__Given information__
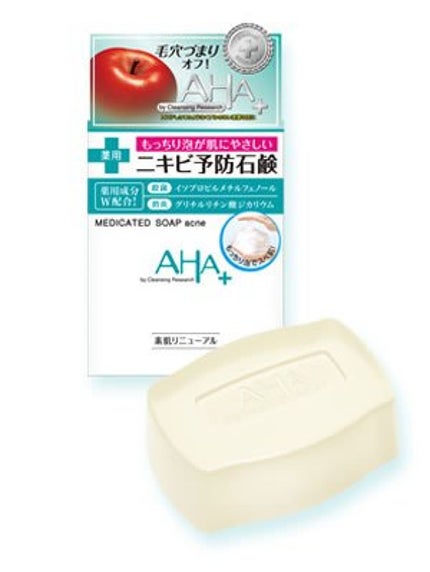 クレンジングリサーチ 薬用アクネ ソープ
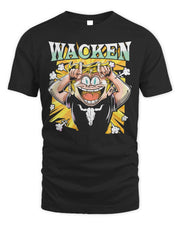 Wacken Merchandise Krawall 2.0 Shirt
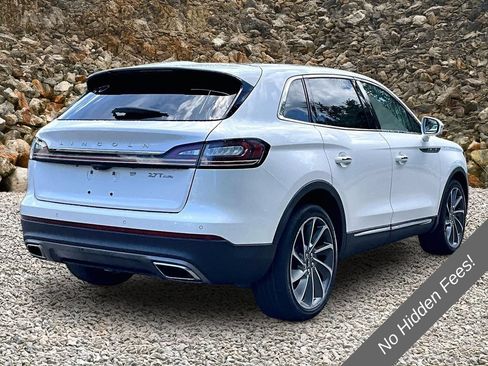 Used 2019 Lincoln Nautilus Reserve w/ Ultimate Package AWD/4WD image 2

__Prompt__
Would it be possible to reproduce the material word for word, images omitted?

__Written solution__
 クレンジングリサーチ 薬用アクネ ソープ
 Wacken Merchandise Krawall 2.0 Shirt
 Used 2019 Lincoln Nautilus Reserve w/ Ultimate Package AWD/4WD image 2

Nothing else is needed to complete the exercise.